Tuesday, March 8, 2016

The Oklahoma State Supreme Court contributes to accelerating demise of attorney regulation

Attorney licensing, as any other form of occupational regulation, is declared to be done in the interests of consumers.

The government verifies, we are explained, for the benefits of consumers, that licensed attorneys should have the right qualifications and skills to practice.

For that purpose, rigorous standards are set for certification of law schools, and for licensing examinations for attorneys called "bar examinations".

And, certifications of educational institutions and licensing exams exist - remember? - to protect the consumer from unqualified providers.

So, what if law schools cannot get certified by those rigorous standards?  They must then close - the logical answer.

So, what if law students cannot pass that bar exam (a pass or fail test)?  They must then be denied the law license.  Anything else undermines the declaration that attorney licensing is done for protection of consumers.

Well, the Oklahoma Supreme Court just helped show the America public what a sham attorney regulation is, by lowering the bar for the statewide attorney licensing - because law graduates increasingly fail to pass it, despite the fact that previous generations of law students (of better educational caliber, obviously) could and did pass it in higher numbers.

Is it a protection for consumers at all if attorney candidates who cannot prove their skills in order to gain the right to represent their clients are simply forgiving the fact that they cannot prove their skills to the required standards, and the standard is simply dropped so that they can meet it?

Why take the bar exam at all then if it is a chameleon test, to be suited to the body of students taking it.  

They say - do not blame the mirror for your face.

Do not blame the result of the bar exam for your own lack of knowledge.

Not any more.

Now that the Oklahoma bar exam is changed from a real-life mirror to a magic mirror.

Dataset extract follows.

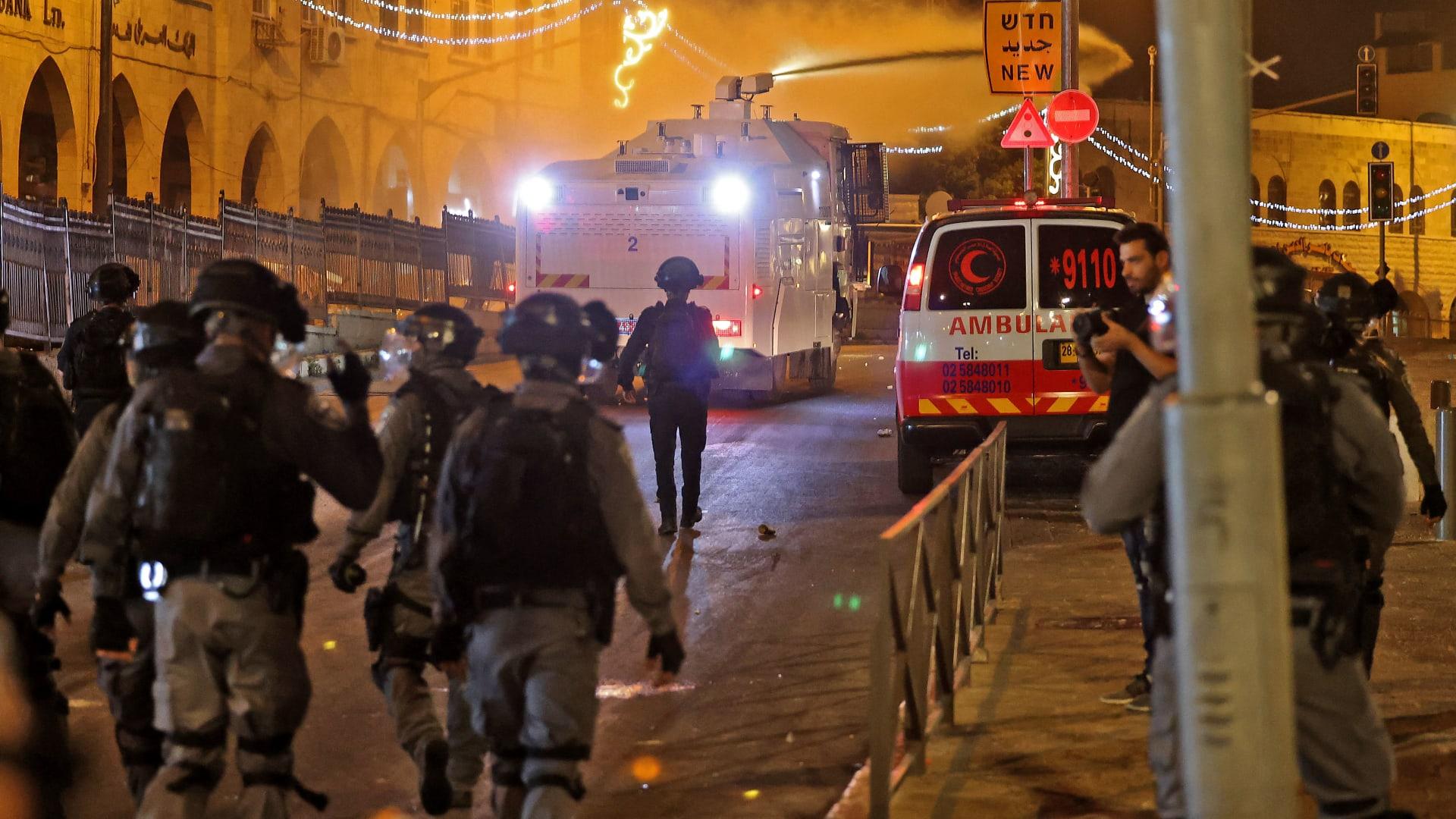 عناصر من الأمن الإسرائيلي في القدس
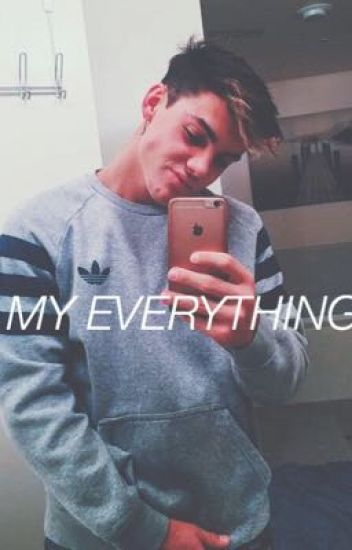 My Everything • Dolan Twins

Instead of reflecting to the consumers that those who passed the test possess the required skills to represent them, now the simplified Oklahoma bar tests insults all future bar takers and puts into all consumers doubts as to whether all future Oklahoma bar takers idiots who are unable to satisfy rigorous standards that previous attorneys could satisfy.

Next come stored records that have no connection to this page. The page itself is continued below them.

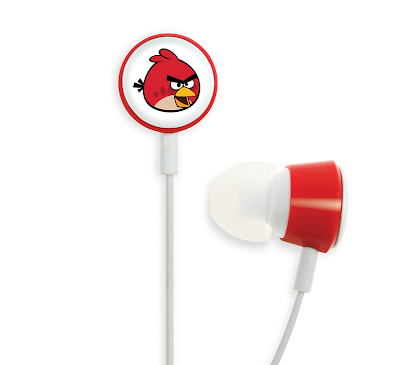 Creative Headphones and Unusual Earphones (15) 7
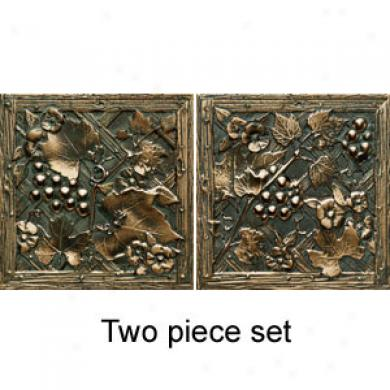 Dwltile Metal Signatures Trellis Having lived Bronze Deco 4 X 4 Ms11 44decob1p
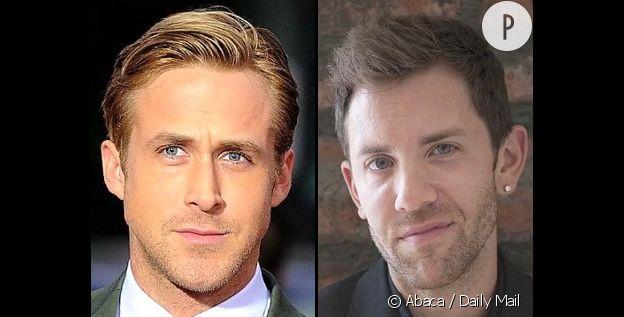 Ryan Gosling et Nicholas Ryan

Therefore, in Oklahoma, the price of attorneys admitted to the bar in the "pre-dumb bar exam era" will go up and it will be even more difficult for the "post-dumb bar exam era" attorneys to find a job.

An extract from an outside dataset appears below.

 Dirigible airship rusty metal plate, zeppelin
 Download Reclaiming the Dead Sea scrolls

If regulation of the legal profession is dying, the courts should not insult those still trying to join it by lowering the test standards to all applicants, as if all of them are unable to meet the previous standards.

In any event, consumers of legal services, beware.

If the previous bar exam was not a guarantee of quality of legal representation, the dumber bar exam leaves a gaping question as to why attorney regulation continues to exist at all.